■ **Ziel der Aufgabe**
Welches Problem ist laut dem Text über den Mittelstand für mittelständische Unternehmen am dringlichsten?

■ **Gegebener Text**
☆ ☆ ☆

Zu den finanziellen Belastungen kommen die bürokratischen Anforderungen, die gleichermaßen an jedes mittelständische Unternehmen gestellt werden. Egal wie groß oder klein der Betrieb auch ist: "Da müssen Sie den Mittelständler im Vergleich zum Großunternehmer sehen. Der hat eine Fachabteilung, der hat Juristen, die sich das anschauen und darauf reagieren können. Gerade in kleinen Unternehmen bleibt das oft am Geschäftsführer selbst hängen. Und der hat natürlich nur sehr begrenzte Kapazitäten", erklärt Mittelstandsforscher Wolter.

Das eigentliche Problem: Der Fachkräftemangel

Das dringlichste Problem sind am Ende aber weder die hohen Kosten, noch die viele Bürokratie oder die Planungsunsicherheit. Am meisten leiden die mittelständischen Unternehmen darunter, dass sie keine qualifizierten Fachkräfte finden können. Ganz besonders leiden dabei die Mittelständler in ländlichen Gegenden.

☆ ☆ ☆

■ **Datenabschnitt**
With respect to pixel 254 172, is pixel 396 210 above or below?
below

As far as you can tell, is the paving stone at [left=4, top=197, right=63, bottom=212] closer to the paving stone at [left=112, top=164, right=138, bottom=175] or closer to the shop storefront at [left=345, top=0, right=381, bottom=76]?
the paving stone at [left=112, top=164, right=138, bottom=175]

☆ ☆ ☆

■ **Lösung der Aufgabe**
Dass sie keine qualifizierten Fachkräfte finden können, also der Fachkräftemangel.